Graduation Year

2008

Document Type

Dissertation

Degree

Ph.D.

Degree Granting Department

Chemistry

Major Professor

David Merkler, Ph.D.

Committee Member

Edward Turos, Ph.D.

Committee Member

Peter Zhang, Ph.D.

Committee Member

Nicole Horenstein, Ph.D.

Keywords

Hydroxylation, Amidation, Imino-oxy, Acylglycine

Abstract

Peptide hormones are responsible for cellular functions critical to the survival of an organism. Approximately 50% of all known peptide hormones are post-translationally modified at their C-terminus. Peptidylglycine alpha-amidating monooxygenase (PAM) is a bi-functional enzyme which catalyzes the activation of peptide pro-hormones.

PAM also functionalizes long chain N-acylglycines suggesting a potential role in signaling as their respective fatty acid amides. As chain length increases for N-acylglycines so does the catalytic efficiency. This effect was probed further by primary kinetic isotope effects and molecular dynamics to better resolve the mechanism for improved catalytic function. The 1°KIE showed a linear decrease with increasing chain length. Neither the minimal kinetic mechanism nor the maximal rate for substrate oxidation was observed to be altered by substrate hydrophobicity. It was concluded that KIE suppression was a function of 'Pre-organization' - more efficient degenerate wave function overlap between C-H donor and Cu(II)-superoxo acceptor with increased chain length.

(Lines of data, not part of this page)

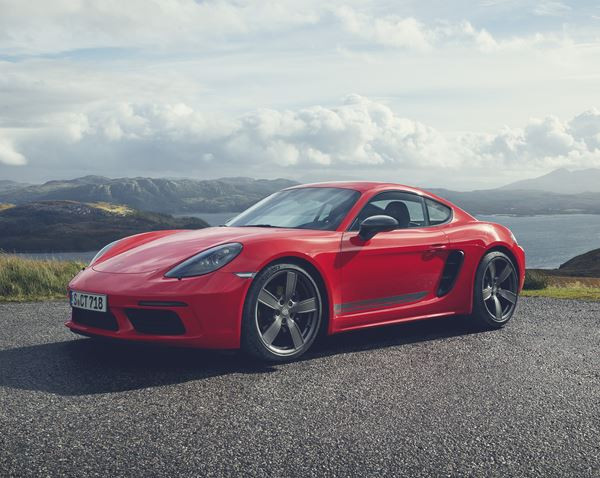 La Porsche 718 Cayman T exprime tout son potentiel dynamique sur routes sinueuses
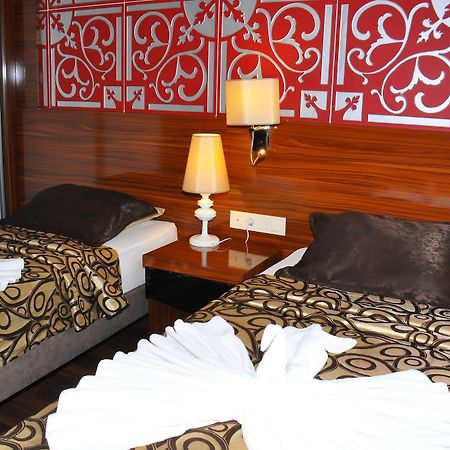 Grand Bayar Beach Hotel Alanya Exteriör bild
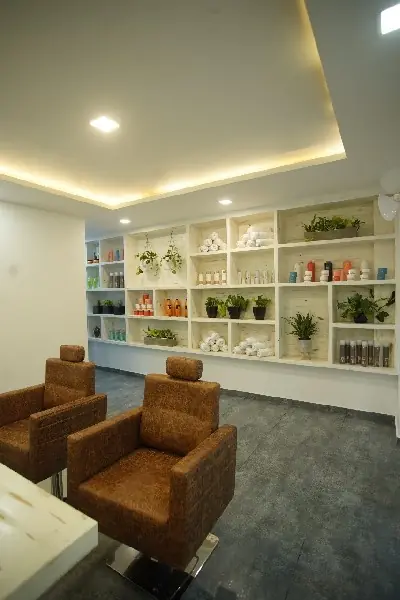 Popyz Beauty Lounge styling area — Kozhikode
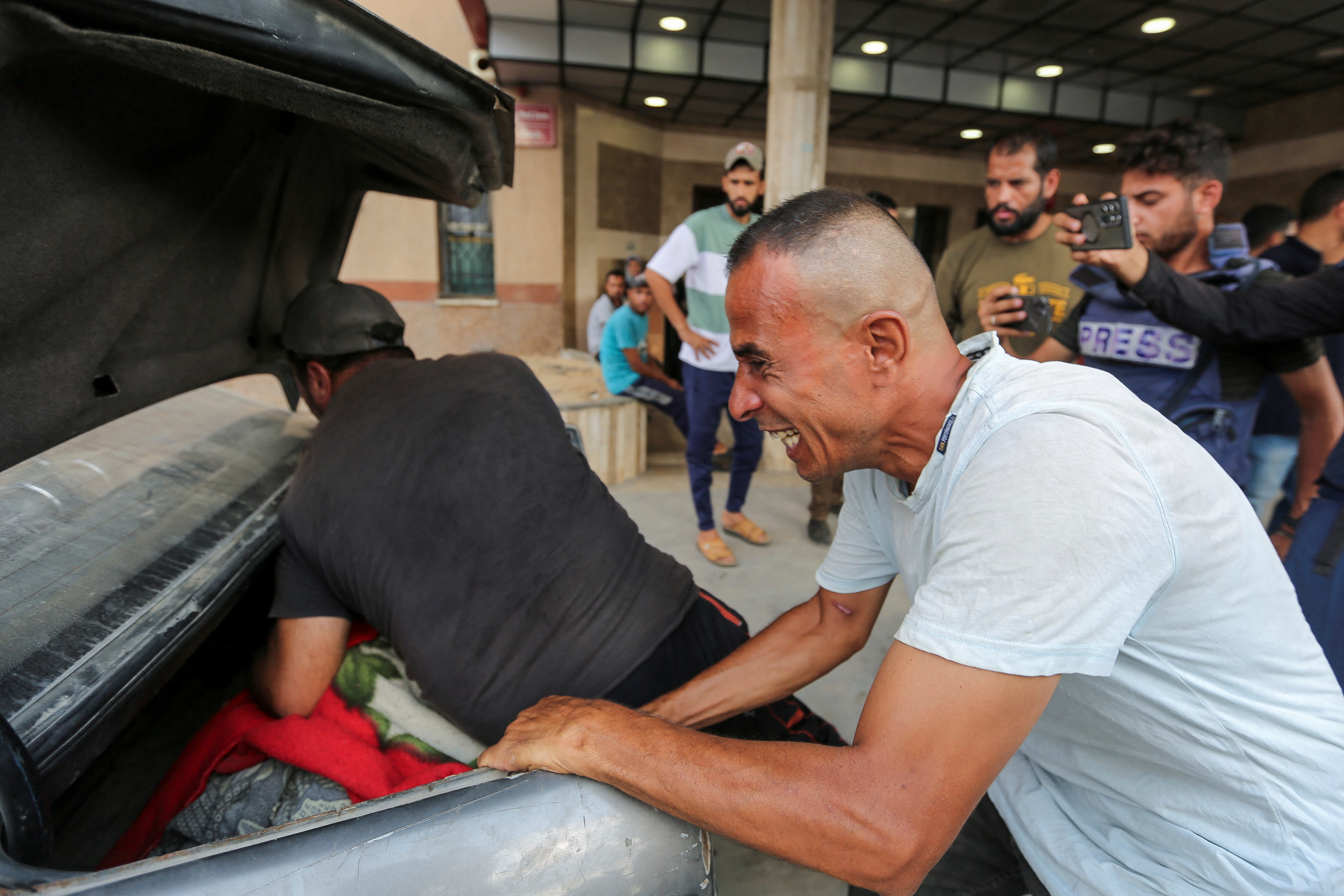 image Israel issues evacuation orders in southern Gaza, kills 16 Palestinians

Substrate activation is believed to be facilitated by a Cu(II)-superoxo complex formed at CuM. Benzaldehyde imino-oxy acetic acid undergoes non-enzymatic O-dealkylation to the corresponding oxime and glyoxylate products. This phenomena was further studied using QM/MM methodology using different Cu/O species to determine which best facilitated the dealkylation event. It was determined that radical recombination between a Cu(II)-oxyl and a substrate radical to form an unstable copper-alkoxide intermediate was best suited to carry out this reaction.

Structure-function analysis was used to rationalize the electronic features which made a variety of diverse imino-oxy acetic acid analogues such unexpectedly good PAM substrates (104-5 M-1s-1). To observe the effect oxygen insertion and placement had on substrates between N-benzoylglycine and benzaldehyde imino-oxy acetic acid structures, PAM activity was correlated with NBO/MEP calculations on selected PHM-docked structures. This work concluded that the imino-oxy acetic acid was a favored substrate for PAM because its oxime electronically is very similar to the amide present in glycine-extended analogues.